Nos habéis dado el mejor ejemplo de lo
que es la juventud actual de nuestro país”.
Y junto con Samaranch, hay que destacar la labor del alcalde
de la ciudad, Pasqual Maragall, que transformó Barcelona en una ciudad cara al
mar.
Los 35.000 voluntarios fueron seleccionados, después de un
periodo de formación, de entre los 120.000 que, procedentes de toda España,
habían solicitado una plaza de voluntario.
¿Qué hacían los
voluntarios? Si decimos que un tercio de la organización de los JJ.OO de
Barcelona descansó sobre los voluntarios, en parte está dicho todo. Unos
estaban en la Villa Olímpica donde vivían los atletas o la llamada “familia olímpica”, otros en los
estadios, al servicio de los atletas, los jueces, la organización, el público. Otros
en los servicios sanitarios, en el transporte, en la calle repartiendo agua
fresca al público que acudía a las sedes olímpicas.

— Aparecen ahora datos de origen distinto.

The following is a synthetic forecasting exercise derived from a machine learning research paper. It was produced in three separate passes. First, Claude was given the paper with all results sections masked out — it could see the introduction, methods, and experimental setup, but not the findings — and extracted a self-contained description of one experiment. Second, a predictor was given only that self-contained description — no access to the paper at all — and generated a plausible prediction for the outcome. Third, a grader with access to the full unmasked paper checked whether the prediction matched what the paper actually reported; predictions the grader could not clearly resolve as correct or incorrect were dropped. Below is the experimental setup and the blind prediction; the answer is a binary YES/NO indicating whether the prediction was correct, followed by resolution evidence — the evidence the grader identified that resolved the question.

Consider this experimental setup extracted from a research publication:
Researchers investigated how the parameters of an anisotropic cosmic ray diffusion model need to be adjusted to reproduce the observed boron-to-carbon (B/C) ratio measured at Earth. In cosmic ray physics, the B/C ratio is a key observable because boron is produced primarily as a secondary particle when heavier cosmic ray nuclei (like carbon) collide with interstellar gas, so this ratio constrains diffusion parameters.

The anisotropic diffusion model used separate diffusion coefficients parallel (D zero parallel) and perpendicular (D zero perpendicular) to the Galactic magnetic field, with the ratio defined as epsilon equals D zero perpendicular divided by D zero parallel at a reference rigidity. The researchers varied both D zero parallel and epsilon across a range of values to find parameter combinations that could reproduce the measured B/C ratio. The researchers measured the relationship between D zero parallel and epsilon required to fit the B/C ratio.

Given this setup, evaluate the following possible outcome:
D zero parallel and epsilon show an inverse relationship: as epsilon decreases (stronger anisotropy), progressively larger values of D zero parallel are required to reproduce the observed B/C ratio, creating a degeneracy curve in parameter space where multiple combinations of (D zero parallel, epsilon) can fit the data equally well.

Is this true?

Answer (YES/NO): YES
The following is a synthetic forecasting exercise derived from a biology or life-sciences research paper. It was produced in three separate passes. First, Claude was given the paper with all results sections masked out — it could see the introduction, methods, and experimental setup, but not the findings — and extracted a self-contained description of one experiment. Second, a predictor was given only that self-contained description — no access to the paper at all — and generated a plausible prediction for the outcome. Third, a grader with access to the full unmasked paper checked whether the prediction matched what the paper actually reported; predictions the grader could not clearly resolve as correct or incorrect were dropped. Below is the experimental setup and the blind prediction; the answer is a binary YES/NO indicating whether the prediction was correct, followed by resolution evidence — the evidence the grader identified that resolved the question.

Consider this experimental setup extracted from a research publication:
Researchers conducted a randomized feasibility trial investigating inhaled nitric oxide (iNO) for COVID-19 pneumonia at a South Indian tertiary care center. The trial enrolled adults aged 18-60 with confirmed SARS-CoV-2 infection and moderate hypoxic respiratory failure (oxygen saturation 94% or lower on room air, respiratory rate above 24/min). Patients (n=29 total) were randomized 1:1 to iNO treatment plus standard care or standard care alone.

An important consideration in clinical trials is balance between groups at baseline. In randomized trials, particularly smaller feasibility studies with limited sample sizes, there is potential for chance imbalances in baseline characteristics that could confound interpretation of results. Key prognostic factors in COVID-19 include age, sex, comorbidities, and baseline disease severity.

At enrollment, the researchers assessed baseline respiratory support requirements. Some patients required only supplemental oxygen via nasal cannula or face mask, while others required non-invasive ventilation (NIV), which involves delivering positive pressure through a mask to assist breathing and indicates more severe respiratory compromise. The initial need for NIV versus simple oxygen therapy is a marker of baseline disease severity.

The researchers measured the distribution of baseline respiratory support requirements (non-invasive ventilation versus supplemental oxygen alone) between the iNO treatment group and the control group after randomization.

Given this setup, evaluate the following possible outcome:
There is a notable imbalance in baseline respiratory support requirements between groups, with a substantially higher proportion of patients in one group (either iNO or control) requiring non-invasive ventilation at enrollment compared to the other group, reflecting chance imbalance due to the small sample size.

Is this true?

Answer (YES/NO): YES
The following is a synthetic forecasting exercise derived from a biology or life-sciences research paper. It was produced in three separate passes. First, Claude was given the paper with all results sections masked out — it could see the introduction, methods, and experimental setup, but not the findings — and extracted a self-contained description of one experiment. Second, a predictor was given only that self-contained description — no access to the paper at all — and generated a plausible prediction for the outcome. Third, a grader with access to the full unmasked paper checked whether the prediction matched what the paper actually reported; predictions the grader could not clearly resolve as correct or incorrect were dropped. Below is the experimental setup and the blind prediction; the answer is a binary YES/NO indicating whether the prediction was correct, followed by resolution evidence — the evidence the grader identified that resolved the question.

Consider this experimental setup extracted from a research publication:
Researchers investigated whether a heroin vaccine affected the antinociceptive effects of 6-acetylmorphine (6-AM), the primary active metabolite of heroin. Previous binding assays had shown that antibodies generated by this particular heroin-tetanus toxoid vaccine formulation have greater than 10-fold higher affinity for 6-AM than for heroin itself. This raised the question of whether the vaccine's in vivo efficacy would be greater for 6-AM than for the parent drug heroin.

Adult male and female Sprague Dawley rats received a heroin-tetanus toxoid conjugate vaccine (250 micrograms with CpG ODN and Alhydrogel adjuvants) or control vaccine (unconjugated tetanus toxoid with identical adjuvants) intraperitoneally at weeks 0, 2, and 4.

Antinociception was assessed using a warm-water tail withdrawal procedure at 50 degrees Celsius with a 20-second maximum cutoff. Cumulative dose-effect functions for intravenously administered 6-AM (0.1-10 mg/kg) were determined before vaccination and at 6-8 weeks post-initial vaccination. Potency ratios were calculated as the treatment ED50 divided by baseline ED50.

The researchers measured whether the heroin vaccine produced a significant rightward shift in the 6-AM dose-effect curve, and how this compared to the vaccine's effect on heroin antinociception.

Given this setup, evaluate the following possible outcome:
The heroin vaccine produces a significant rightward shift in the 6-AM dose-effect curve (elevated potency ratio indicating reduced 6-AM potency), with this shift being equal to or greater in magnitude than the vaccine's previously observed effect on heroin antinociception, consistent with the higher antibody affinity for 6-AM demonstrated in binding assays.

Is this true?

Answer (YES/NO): NO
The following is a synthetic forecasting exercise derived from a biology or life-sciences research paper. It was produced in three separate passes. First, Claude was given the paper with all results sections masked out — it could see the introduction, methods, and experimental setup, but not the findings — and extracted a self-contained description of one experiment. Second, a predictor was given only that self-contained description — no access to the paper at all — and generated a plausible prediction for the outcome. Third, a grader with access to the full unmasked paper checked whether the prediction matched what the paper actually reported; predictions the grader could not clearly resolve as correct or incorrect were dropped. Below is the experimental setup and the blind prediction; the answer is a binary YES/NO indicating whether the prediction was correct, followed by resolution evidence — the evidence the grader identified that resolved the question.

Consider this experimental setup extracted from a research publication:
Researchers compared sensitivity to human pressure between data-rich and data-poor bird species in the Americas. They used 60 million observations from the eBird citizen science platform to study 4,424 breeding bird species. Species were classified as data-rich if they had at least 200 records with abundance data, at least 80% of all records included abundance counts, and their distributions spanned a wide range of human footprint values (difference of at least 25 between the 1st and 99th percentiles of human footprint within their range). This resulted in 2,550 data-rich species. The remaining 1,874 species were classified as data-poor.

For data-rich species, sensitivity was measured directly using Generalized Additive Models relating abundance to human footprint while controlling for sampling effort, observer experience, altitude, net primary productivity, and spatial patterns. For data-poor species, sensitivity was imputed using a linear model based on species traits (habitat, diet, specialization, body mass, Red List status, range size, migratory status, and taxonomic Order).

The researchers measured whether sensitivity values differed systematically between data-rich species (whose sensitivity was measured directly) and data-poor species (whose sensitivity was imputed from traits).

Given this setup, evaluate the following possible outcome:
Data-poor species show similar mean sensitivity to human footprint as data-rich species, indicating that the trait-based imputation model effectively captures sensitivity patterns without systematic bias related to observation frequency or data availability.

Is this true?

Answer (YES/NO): NO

Todos recuerdan la imagen de aquel atleta británico, Derek
Redmond, que poco antes de llegar a la meta se lesionó y quiso llegar a la meta
arrastrándose con una pierna, hasta que su padre, Jim, bajó de las escaleras,
saltó la barrera y ayudó a su hijo a llegar a la meta que llegó con lágrimas en
los ojos. Jim fue un “voluntario” a pesar suyo.
Recuerdo un joven de
unos 19-20 años que repartía agua fresca sacada de unos grandes recipientes
con hielo. Estaba contento y no paraba de ofrecer botellas de agua a los que
pasábamos. Yo le pregunté: “¿no te
gustaría mejor estar en un estadio, en lugar de estar en la calle bajo este
sol?” Era una calle ancha y sin árboles que conducía hacia el Estadio Olímpico.
Y me respondió: “Lo
importante es ser útil. Para eso me hice voluntario, ¿no?”. Y añadió:
“¡Claro que me gustaría estar en un estadio y ver a los grandes atletas…! A
quién no le gustaría, pero cuando eres voluntario vas donde puedas hacer un mejor
servicio. No es una cosa de gustos”.
A la vuelta, el joven seguía ahí, tres horas después. Hablé
de nuevo con él. Estaba un poco cansado. Me dijo que su padre era conductor de
camiones y él estudiaba Derecho (Leyes) en la Universidad Autónoma de Barcelona.
No le he visto nunca más.
Sin la aportación de los voluntarios, no hubiera sido
posible el éxito de los JJ.OO. de Barcelona’92. Me acordé del muchacho que
servía agua a los caminantes cuando escuché el himno final de los Juegos: “Amigos para siempre”.